It’s hard to dispute the importance of training child-care providers on how to administer CPR or how to properly report suspected child abuse.
But Illinois officials are taking a no-holds-barred attitude toward enforcing the state’s latest round of safety training requirements, threatening to stop paying providers who don’t complete its to-do list in the next 90 days. Advocates worry that the state’s approach threatens a subsidized child-care program that serves 120,000 low-income children. The risk, they say, is further erosion of an already fragile and shrinking web of care, despite growing recognition and campaign pledges by Gov. Bruce Rauner that quality early education is crucial.
“It has been confusing — every letter they send out is confusing,” said Brenda McMillon, who runs a small, licensed center out of her Auburn-Gresham home and moonlights as a health and safety trainer for other independent providers. “I think it is great training, but I don’t like the way it was forced on people. You have to give it time to get it done and make it easy to get done.”
Three years ago, Rauner’s administration forced off tens of thousands of children from public child-care rolls when it rejiggered income eligibility criteria. The state ultimately reversed that decision, but many of those children never returned to the program.
Now Illinois could be headed toward further contracting subsidized child care if it cuts off providers who fail to comply with training rules.
The state began communicating the training protocol in January 2017. The original deadline to comply was Sept. 30.
As of July, only one-quarter of providers had completed the training, according to data provided to SEIU Healthcare, the union representing some of the providers. The state health services department, which administers the program, asked for an extension on a public records request from Chalkbeat for updated numbers and did not provide the request by deadline.
Meghan Powers, a spokesperson for that department, said her agency has sent 10 communications to providers in the last 19 months.

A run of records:
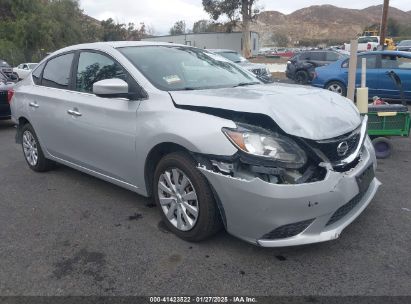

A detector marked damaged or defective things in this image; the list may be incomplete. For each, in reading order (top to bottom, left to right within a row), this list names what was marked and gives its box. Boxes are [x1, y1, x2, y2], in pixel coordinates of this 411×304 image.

dented hood [169, 83, 362, 140]
cracked headlight [224, 125, 308, 170]
damaged front bumper [200, 138, 384, 247]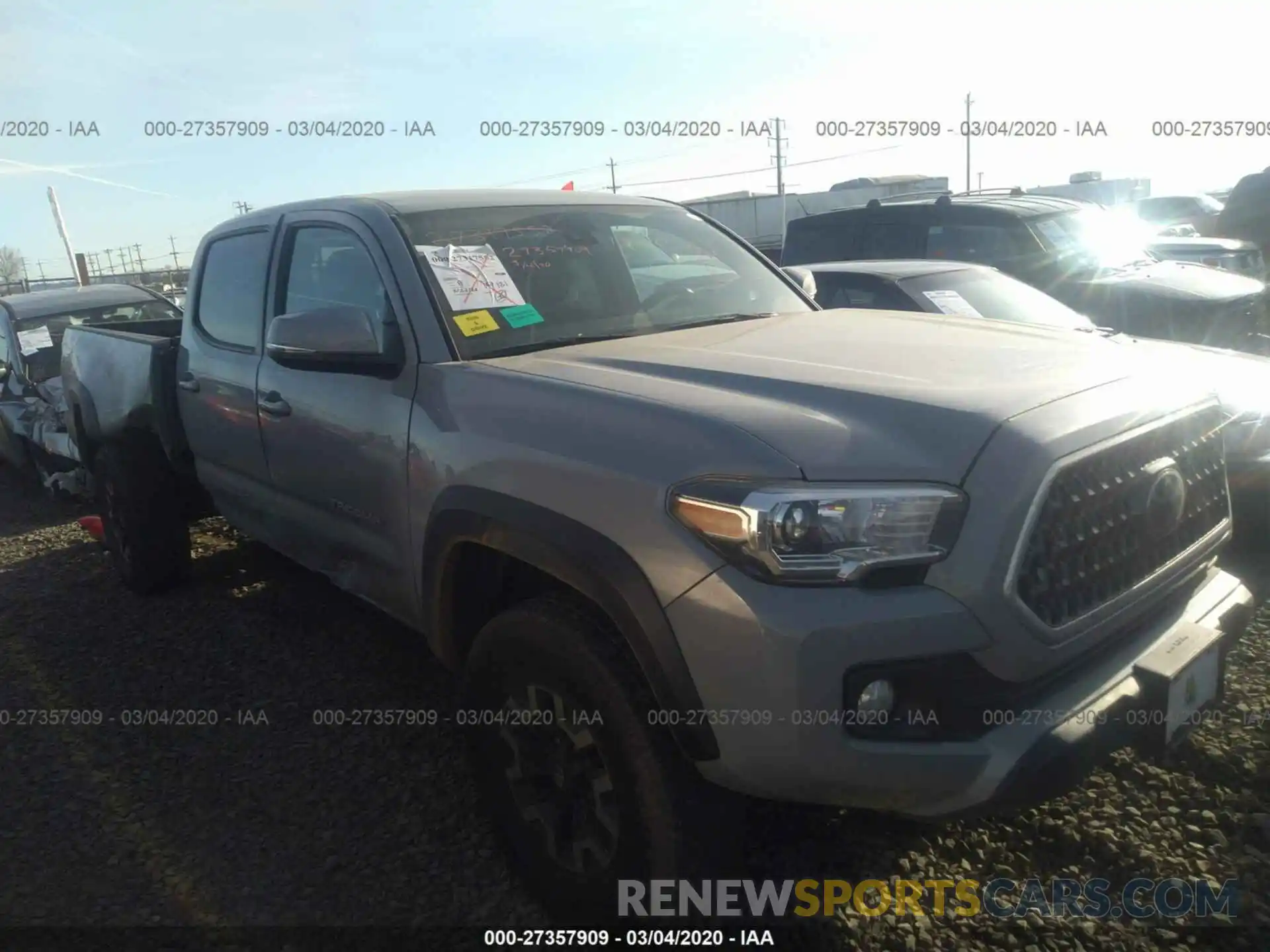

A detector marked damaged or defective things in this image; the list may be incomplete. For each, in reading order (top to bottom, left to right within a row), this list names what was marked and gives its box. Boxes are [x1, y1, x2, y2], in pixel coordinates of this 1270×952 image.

damaged white vehicle [0, 286, 185, 500]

■ WHAT IS NEEDED:
Please continue the piece on Illinois child-care safety training rules, picking up right after its last sentence.

■ ANSWER FOR THE TASK:
“We have also promoted trainings on our website, social media and our child care phone line,” she said. The state also worked through a network of referral agencies to send email blasts and direct mailers.
“Any privately funded child care center would be expected to be trained in these basic health and safety skills,” Powers said in a written response to questions, “and it’s only fair that children receiving child care through public funding receive the same level of care.”
Illinois’ last communication was dated Sept. 21. The state started verifying providers and gave them 90 extra days to submit any missing proof of training. After 90 days, the state’s letter read, “payments may be withheld.”
Brynn Seibert, the director of the child care and early learning division of SEIU Healthcare Illinois Indiana, said the letters and what have been continually moving deadlines are stirring up confusion and disruption.
“We’ve tried to engage the state about what that training looks like and how the training has been offered to providers, but what we’ve seen is that the state has moved forward without input,” said Seibert. “We’re concerned it is going to result in real chaos in the program and families and kids getting forced out.”
The state’s vast network of early childhood providers was rocked three years ago when Rauner’s administration changed income eligibility requirements for families seeking subsidized care then changed them back.
“That decision had a devastating impact on participation in the program,” said Dan Lesser, the director of Illinois policy and economic justice at the Sargent Shriver National Center on Poverty Law.
As of August, the state was serving about 122,600 children monthly, down 31 percent from 2015, when the income eligibility requirements changed.
Last year, to qualify for a state child-care subsidy, a family of five had to include a working adult and earn an annual household income of less than $51,000 or include a parent enrolled in a college or certification program.
The number of participating providers plummeted, too. They’re down 56 percent from 2015 to 37,530 in June 2017, the latest public data available. Chalkbeat asked for an updated provider count but did not receive it by deadline.
Illinois developed its new training regimen to comply with a 2014 federal law.
But the way Illinois drafted its latest round of training requirements will harm the program, said Maria Whelan, who runs Illinois Action for Children, the state’s largest referral agency.
“This activity is going to have a dramatically compounding effect in terms of the shrinkage of this critical program,” said Whelan, whose group administers the program in Cook County, trains providers, and helps connect families with child-care options.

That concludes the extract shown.